▶ _What to do_: Print exactly the lines below between the line containing "Modern yellow glass" and the line containing "Jimmy Choo Grey", counting both of those lines. Leave pictures out.

▶ _Records for the task_:
● ● ● ●

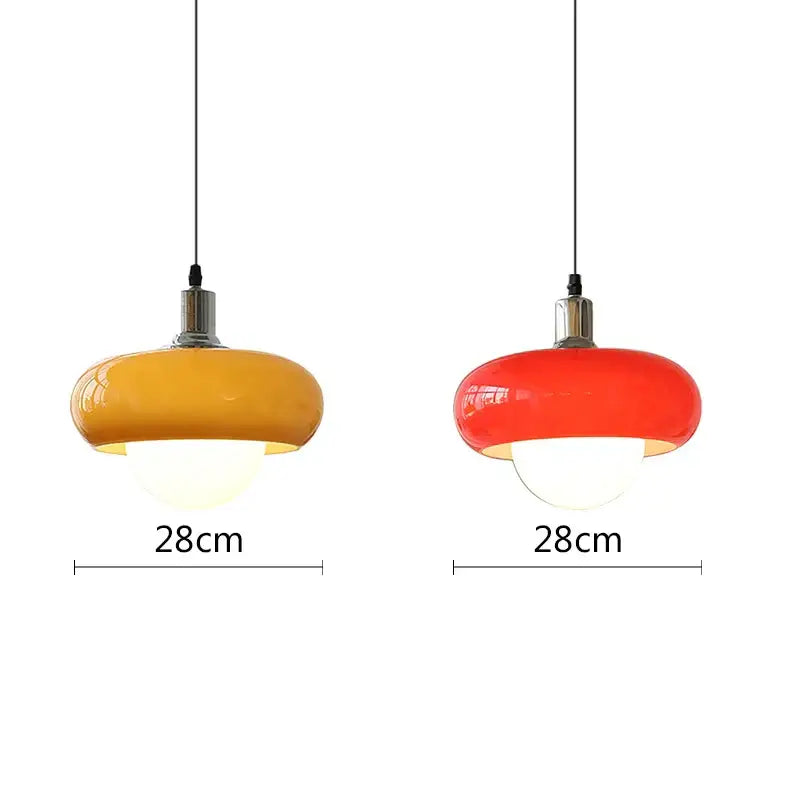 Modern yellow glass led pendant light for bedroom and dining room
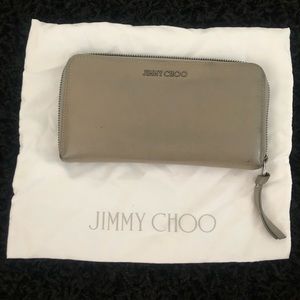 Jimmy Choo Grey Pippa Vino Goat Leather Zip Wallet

● ● ● ●

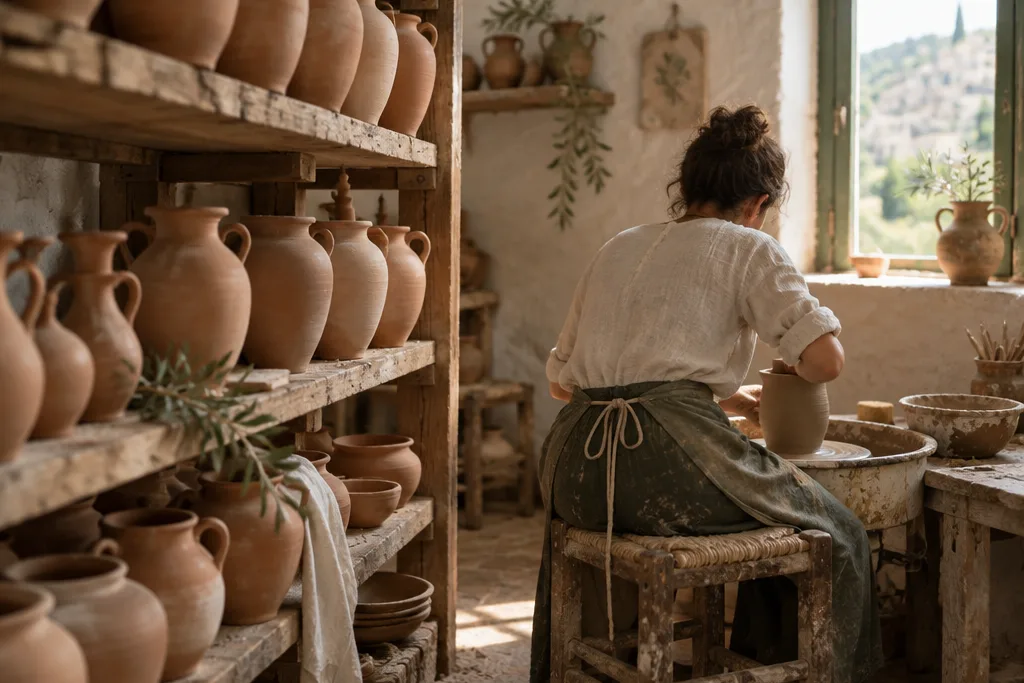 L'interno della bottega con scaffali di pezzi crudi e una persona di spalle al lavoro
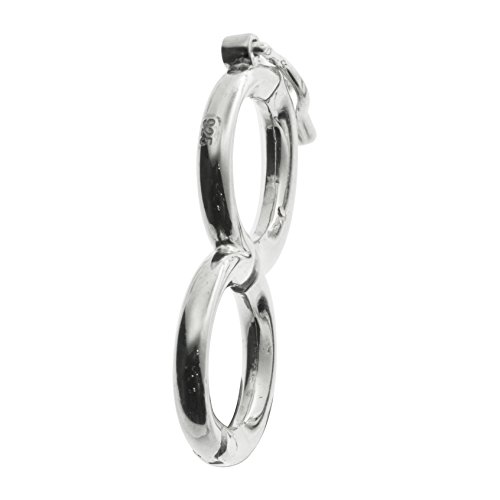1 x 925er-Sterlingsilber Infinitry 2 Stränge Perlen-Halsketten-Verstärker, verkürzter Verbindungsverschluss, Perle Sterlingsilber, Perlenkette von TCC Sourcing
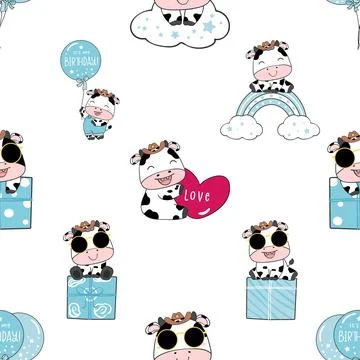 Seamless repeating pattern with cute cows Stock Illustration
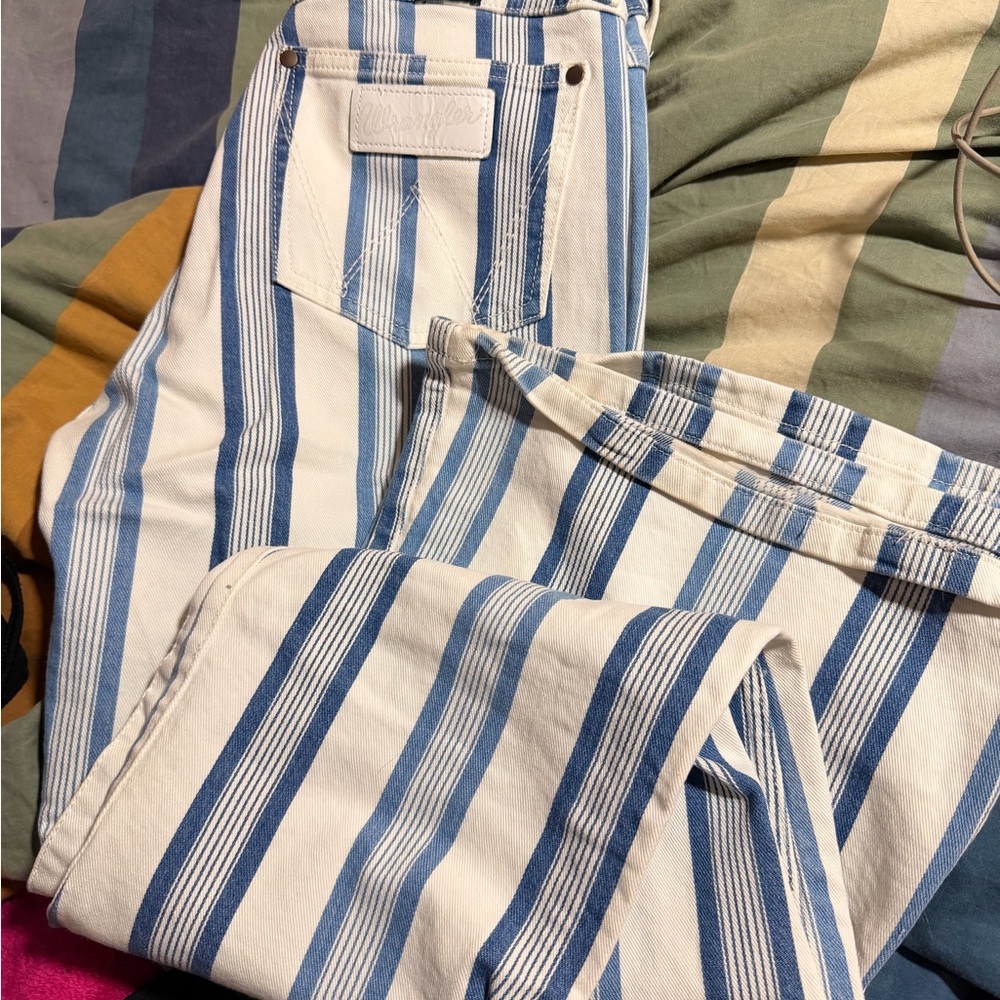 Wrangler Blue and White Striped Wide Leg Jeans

● ● ● ●

▶ _Completed task_:
 Modern yellow glass led pendant light for bedroom and dining room
 Jimmy Choo Grey Pippa Vino Goat Leather Zip Wallet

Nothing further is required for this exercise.